The subsequent billing fiasco was just the icing on the cake.
The Pittzes went first to UW’s East Side urgent care clinic, where Marilyn said a physician told them they needed a higher level of care than was available there and gave them the choice of going to either UW Health at The American Center on the Far East Side or University Hospital on the Near West Side.
The American Center was closer, so that’s where they went, only to be told when they got there that it also didn’t have the care Clement needed.
So it was on to University Hospital on the other side of town, where Marilyn said they would have gone to begin with had they known that’s where they’d end up.
Then the bills came. Out-of-pocket expenses for the Pittzes were a $10 co-pay for the urgent care clinic and two $75 co-pays for emergency room visits at University Hospital and The American Center.
Pittz has no objections to making co-pays for medical visits chosen or required by her or her husband, but she noted that it was the physician who (wrongly) said Clement could get the required care at The American Center, and so she figured she should be responsible for only one of the two $75 co-pays.
She explained this to UW Health Patient Relations, to no avail.
“The charges for your visit are appropriate and we cannot interfere with the contractual agreement you have with your insurance carrier,” Patient Relations coordinator “Maureen” wrote in a July 30 letter that does not provide her last name.
For this billing predicament, the second time proved to be the charm.
SOS asked UW Health spokeswoman Lisa Brunette if Marilyn had a point.
“She does have a point,” Brunette wrote back the next day, Aug. 30. “We agree that under these circumstances only one co-pay should have been charged and we will remove one of the $75 co-pays.”
If Patient Relations hadn’t been sympathetic, Marilyn said her husband’s regular vascular and heart physician took an interest.
She said he asked for paperwork related to the billing dispute and told her “we need to improve things; you shouldn’t have to go through all this all night.”
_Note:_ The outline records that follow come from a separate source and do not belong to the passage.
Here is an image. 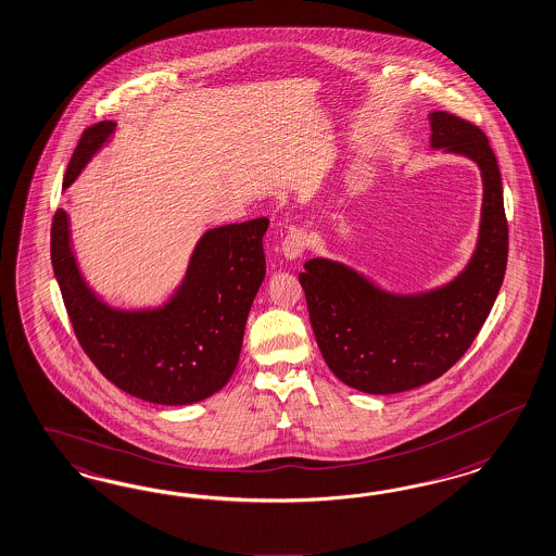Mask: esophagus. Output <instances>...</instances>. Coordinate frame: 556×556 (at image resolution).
I'll list each match as a JSON object with an SVG mask.
<instances>
[{"label":"esophagus","instance_id":"obj_1","mask_svg":"<svg viewBox=\"0 0 556 556\" xmlns=\"http://www.w3.org/2000/svg\"><path fill=\"white\" fill-rule=\"evenodd\" d=\"M306 245H308L306 231L304 229H292V231H288V236L282 241V254L288 260H296L306 250Z\"/></svg>","mask_w":556,"mask_h":556}]
</instances>
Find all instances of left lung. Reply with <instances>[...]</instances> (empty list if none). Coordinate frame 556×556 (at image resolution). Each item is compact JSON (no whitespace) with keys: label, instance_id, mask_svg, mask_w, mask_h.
<instances>
[{"label":"left lung","instance_id":"obj_1","mask_svg":"<svg viewBox=\"0 0 556 556\" xmlns=\"http://www.w3.org/2000/svg\"><path fill=\"white\" fill-rule=\"evenodd\" d=\"M430 146L473 160L483 180L477 248L448 285L420 294L386 292L341 262L313 257L299 274L317 345L329 369L365 394H397L441 378L471 348L508 264L500 166L471 122L430 113Z\"/></svg>","mask_w":556,"mask_h":556}]
</instances>
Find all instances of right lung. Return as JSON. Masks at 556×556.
I'll use <instances>...</instances> for the list:
<instances>
[{"mask_svg": "<svg viewBox=\"0 0 556 556\" xmlns=\"http://www.w3.org/2000/svg\"><path fill=\"white\" fill-rule=\"evenodd\" d=\"M113 129V122H99L83 131L63 189ZM268 225L260 217L208 229L170 301L124 311L101 301L80 276L66 211L56 208L50 257L80 348L108 380L146 402L182 406L213 396L239 362L245 320L266 276L262 239Z\"/></svg>", "mask_w": 556, "mask_h": 556, "instance_id": "add662e5", "label": "right lung"}]
</instances>
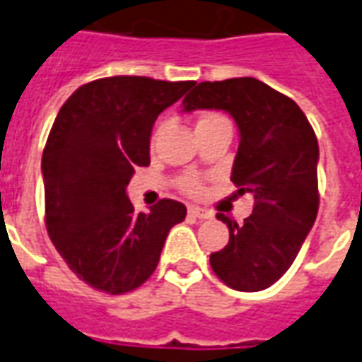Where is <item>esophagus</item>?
Instances as JSON below:
<instances>
[{
	"label": "esophagus",
	"mask_w": 362,
	"mask_h": 362,
	"mask_svg": "<svg viewBox=\"0 0 362 362\" xmlns=\"http://www.w3.org/2000/svg\"><path fill=\"white\" fill-rule=\"evenodd\" d=\"M188 213L189 215H194V217H197V219H211L213 217L211 211H207L204 207H197V205H189Z\"/></svg>",
	"instance_id": "esophagus-1"
}]
</instances>
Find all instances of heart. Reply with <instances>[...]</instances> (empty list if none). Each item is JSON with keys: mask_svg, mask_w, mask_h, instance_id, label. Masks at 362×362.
<instances>
[{"mask_svg": "<svg viewBox=\"0 0 362 362\" xmlns=\"http://www.w3.org/2000/svg\"><path fill=\"white\" fill-rule=\"evenodd\" d=\"M217 119H225L223 116H219V114H215V112H209V114H204L202 118H199V122L197 124H205V122H217ZM180 186L184 192H188V194H197L199 189H202V182H199V178L197 176H192V174H188V176H182L180 178Z\"/></svg>", "mask_w": 362, "mask_h": 362, "instance_id": "heart-1", "label": "heart"}]
</instances>
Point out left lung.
Returning a JSON list of instances; mask_svg holds the SVG:
<instances>
[{"mask_svg":"<svg viewBox=\"0 0 362 362\" xmlns=\"http://www.w3.org/2000/svg\"><path fill=\"white\" fill-rule=\"evenodd\" d=\"M225 110L238 126L230 180L254 194V211L238 225L223 213L228 244L211 267L236 291H264L295 262L318 215V139L298 104L254 77L199 83L182 112Z\"/></svg>","mask_w":362,"mask_h":362,"instance_id":"1","label":"left lung"}]
</instances>
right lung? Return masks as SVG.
I'll list each match as a JSON object with an SVG mask.
<instances>
[{
    "label": "right lung",
    "instance_id": "right-lung-1",
    "mask_svg": "<svg viewBox=\"0 0 362 362\" xmlns=\"http://www.w3.org/2000/svg\"><path fill=\"white\" fill-rule=\"evenodd\" d=\"M194 81L137 75L83 85L59 108L42 153L46 228L69 269L108 295H124L157 269L168 230L186 205L160 199L137 213L126 188L147 166L158 114Z\"/></svg>",
    "mask_w": 362,
    "mask_h": 362
}]
</instances>
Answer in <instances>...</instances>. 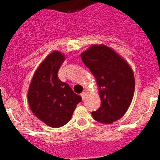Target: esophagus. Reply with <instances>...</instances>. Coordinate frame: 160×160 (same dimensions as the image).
Returning <instances> with one entry per match:
<instances>
[{"instance_id":"obj_1","label":"esophagus","mask_w":160,"mask_h":160,"mask_svg":"<svg viewBox=\"0 0 160 160\" xmlns=\"http://www.w3.org/2000/svg\"><path fill=\"white\" fill-rule=\"evenodd\" d=\"M80 95H81V97H82V100H85V95H86V93L85 92H82L81 94H80Z\"/></svg>"}]
</instances>
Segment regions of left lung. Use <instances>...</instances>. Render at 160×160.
Returning <instances> with one entry per match:
<instances>
[{"instance_id":"left-lung-1","label":"left lung","mask_w":160,"mask_h":160,"mask_svg":"<svg viewBox=\"0 0 160 160\" xmlns=\"http://www.w3.org/2000/svg\"><path fill=\"white\" fill-rule=\"evenodd\" d=\"M81 60L95 76L101 105L92 112L93 118L103 124H112L129 109L134 96L133 70L125 60L105 45L92 46L81 54Z\"/></svg>"}]
</instances>
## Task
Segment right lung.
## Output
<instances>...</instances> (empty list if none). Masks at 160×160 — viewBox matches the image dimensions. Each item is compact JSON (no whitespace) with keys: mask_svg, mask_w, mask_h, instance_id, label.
Returning a JSON list of instances; mask_svg holds the SVG:
<instances>
[{"mask_svg":"<svg viewBox=\"0 0 160 160\" xmlns=\"http://www.w3.org/2000/svg\"><path fill=\"white\" fill-rule=\"evenodd\" d=\"M64 60L65 56L59 51L50 54L34 74L27 95L31 111L52 128L67 124L77 104L82 100L58 77Z\"/></svg>","mask_w":160,"mask_h":160,"instance_id":"1","label":"right lung"}]
</instances>
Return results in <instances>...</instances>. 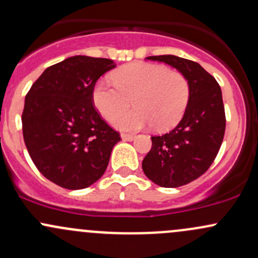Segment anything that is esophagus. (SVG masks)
I'll use <instances>...</instances> for the list:
<instances>
[{
	"mask_svg": "<svg viewBox=\"0 0 258 258\" xmlns=\"http://www.w3.org/2000/svg\"><path fill=\"white\" fill-rule=\"evenodd\" d=\"M121 138H122L123 141H128V142H131V141H134L136 138V136L134 135H126V134H122L121 135Z\"/></svg>",
	"mask_w": 258,
	"mask_h": 258,
	"instance_id": "1",
	"label": "esophagus"
}]
</instances>
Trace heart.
<instances>
[{
  "label": "heart",
  "instance_id": "1",
  "mask_svg": "<svg viewBox=\"0 0 258 258\" xmlns=\"http://www.w3.org/2000/svg\"><path fill=\"white\" fill-rule=\"evenodd\" d=\"M114 84L100 79L93 88L95 109L106 120H111L133 100L135 109L114 119L122 131H137L153 123L158 131H166L182 118L188 105L189 86L179 72L161 64L135 62L112 75Z\"/></svg>",
  "mask_w": 258,
  "mask_h": 258
}]
</instances>
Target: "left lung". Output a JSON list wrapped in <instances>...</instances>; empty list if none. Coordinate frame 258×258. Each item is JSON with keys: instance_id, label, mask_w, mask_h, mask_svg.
<instances>
[{"instance_id": "8db88e82", "label": "left lung", "mask_w": 258, "mask_h": 258, "mask_svg": "<svg viewBox=\"0 0 258 258\" xmlns=\"http://www.w3.org/2000/svg\"><path fill=\"white\" fill-rule=\"evenodd\" d=\"M176 69L188 82L189 100L177 126L153 136L152 148L142 161L149 180L161 187H180L205 174L216 159L225 132L222 89L197 62L174 55L149 56Z\"/></svg>"}]
</instances>
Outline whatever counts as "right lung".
<instances>
[{
    "label": "right lung",
    "instance_id": "add662e5",
    "mask_svg": "<svg viewBox=\"0 0 258 258\" xmlns=\"http://www.w3.org/2000/svg\"><path fill=\"white\" fill-rule=\"evenodd\" d=\"M115 67L109 58L72 56L47 67L25 97L24 143L38 170L61 187L97 182L121 141L92 99L98 79Z\"/></svg>",
    "mask_w": 258,
    "mask_h": 258
}]
</instances>
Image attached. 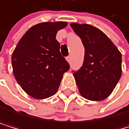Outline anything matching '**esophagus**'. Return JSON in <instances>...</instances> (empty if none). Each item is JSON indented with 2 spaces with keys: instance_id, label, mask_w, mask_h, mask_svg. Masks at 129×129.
Wrapping results in <instances>:
<instances>
[{
  "instance_id": "esophagus-1",
  "label": "esophagus",
  "mask_w": 129,
  "mask_h": 129,
  "mask_svg": "<svg viewBox=\"0 0 129 129\" xmlns=\"http://www.w3.org/2000/svg\"><path fill=\"white\" fill-rule=\"evenodd\" d=\"M66 60H67L68 62H69V63H70V62H71V56H69L66 57Z\"/></svg>"
}]
</instances>
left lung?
I'll return each mask as SVG.
<instances>
[{"mask_svg":"<svg viewBox=\"0 0 129 129\" xmlns=\"http://www.w3.org/2000/svg\"><path fill=\"white\" fill-rule=\"evenodd\" d=\"M70 25L84 47L83 64L79 70L73 71L80 95L94 101L105 100L120 78L121 53L97 28L87 24L72 23Z\"/></svg>","mask_w":129,"mask_h":129,"instance_id":"8db88e82","label":"left lung"}]
</instances>
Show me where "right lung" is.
<instances>
[{
    "label": "right lung",
    "instance_id": "obj_1",
    "mask_svg": "<svg viewBox=\"0 0 129 129\" xmlns=\"http://www.w3.org/2000/svg\"><path fill=\"white\" fill-rule=\"evenodd\" d=\"M67 22H44L31 27L12 55L13 74L23 90L36 99L53 96L58 90L68 61L60 52L57 31Z\"/></svg>",
    "mask_w": 129,
    "mask_h": 129
}]
</instances>
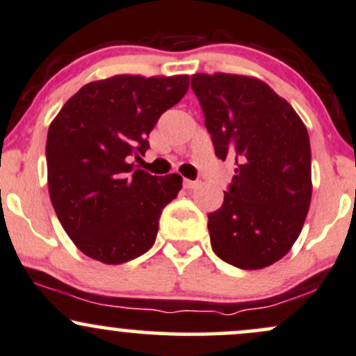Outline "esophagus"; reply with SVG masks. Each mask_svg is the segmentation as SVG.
<instances>
[{"instance_id": "esophagus-1", "label": "esophagus", "mask_w": 356, "mask_h": 356, "mask_svg": "<svg viewBox=\"0 0 356 356\" xmlns=\"http://www.w3.org/2000/svg\"><path fill=\"white\" fill-rule=\"evenodd\" d=\"M197 186H199V182L189 181V179H184V187H186V189H194V187H197Z\"/></svg>"}]
</instances>
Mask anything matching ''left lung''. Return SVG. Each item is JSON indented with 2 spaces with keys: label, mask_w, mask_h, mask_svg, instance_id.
<instances>
[{
  "label": "left lung",
  "mask_w": 356,
  "mask_h": 356,
  "mask_svg": "<svg viewBox=\"0 0 356 356\" xmlns=\"http://www.w3.org/2000/svg\"><path fill=\"white\" fill-rule=\"evenodd\" d=\"M216 155L236 164L224 202L207 216L212 251L241 269L271 266L300 236L312 202L308 130L263 81L192 75Z\"/></svg>",
  "instance_id": "obj_1"
}]
</instances>
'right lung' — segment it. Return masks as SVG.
I'll use <instances>...</instances> for the list:
<instances>
[{
  "label": "right lung",
  "mask_w": 356,
  "mask_h": 356,
  "mask_svg": "<svg viewBox=\"0 0 356 356\" xmlns=\"http://www.w3.org/2000/svg\"><path fill=\"white\" fill-rule=\"evenodd\" d=\"M187 88V75H115L81 87L51 122L50 199L83 254L122 264L154 246L162 209L182 189V177L150 175L132 161H140L157 120Z\"/></svg>",
  "instance_id": "1"
}]
</instances>
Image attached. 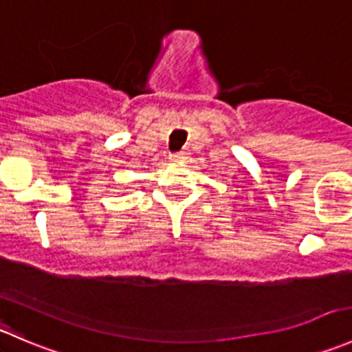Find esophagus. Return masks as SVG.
<instances>
[{"mask_svg": "<svg viewBox=\"0 0 352 352\" xmlns=\"http://www.w3.org/2000/svg\"><path fill=\"white\" fill-rule=\"evenodd\" d=\"M186 158H187V151H179V153L170 156V160H172V162H182V160H186Z\"/></svg>", "mask_w": 352, "mask_h": 352, "instance_id": "1", "label": "esophagus"}]
</instances>
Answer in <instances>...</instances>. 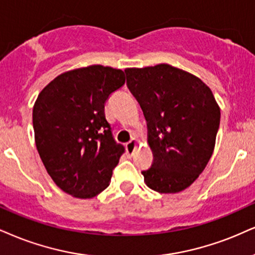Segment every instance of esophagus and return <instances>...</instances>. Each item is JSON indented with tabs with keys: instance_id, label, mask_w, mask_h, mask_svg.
Here are the masks:
<instances>
[{
	"instance_id": "obj_1",
	"label": "esophagus",
	"mask_w": 255,
	"mask_h": 255,
	"mask_svg": "<svg viewBox=\"0 0 255 255\" xmlns=\"http://www.w3.org/2000/svg\"><path fill=\"white\" fill-rule=\"evenodd\" d=\"M137 144H138V142L136 139H131L130 142L127 143V151H128V155H133L134 149H136Z\"/></svg>"
}]
</instances>
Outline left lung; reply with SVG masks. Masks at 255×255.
<instances>
[{
    "instance_id": "left-lung-1",
    "label": "left lung",
    "mask_w": 255,
    "mask_h": 255,
    "mask_svg": "<svg viewBox=\"0 0 255 255\" xmlns=\"http://www.w3.org/2000/svg\"><path fill=\"white\" fill-rule=\"evenodd\" d=\"M128 90L147 123L153 163L142 171L150 189L184 190L209 162L220 127V109L202 80L170 65L127 68Z\"/></svg>"
}]
</instances>
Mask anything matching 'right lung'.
Returning <instances> with one entry per match:
<instances>
[{"mask_svg": "<svg viewBox=\"0 0 255 255\" xmlns=\"http://www.w3.org/2000/svg\"><path fill=\"white\" fill-rule=\"evenodd\" d=\"M125 84L122 70L93 65L66 72L41 91L33 109L35 144L60 189L91 199L109 187L125 152L105 117V102Z\"/></svg>", "mask_w": 255, "mask_h": 255, "instance_id": "right-lung-1", "label": "right lung"}]
</instances>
Jan Rohde’s monthslong dispute with Whirlpool over her not-so-self-cleaning self-cleaning Whirlpool oven is coming to a close.
On Sept. 3, she wrote to say she’d received a $1,410 refund for the oven, including taxes.
SOS has fielded some 20 complaints from Whirlpool customers upset that k ”>Whirlpool’s low-heat AquaLift self-cleaning technology doesn’t work. Attorneys are also seeking class-action status for a suit against Whirlpool claiming the technology doesn’t work.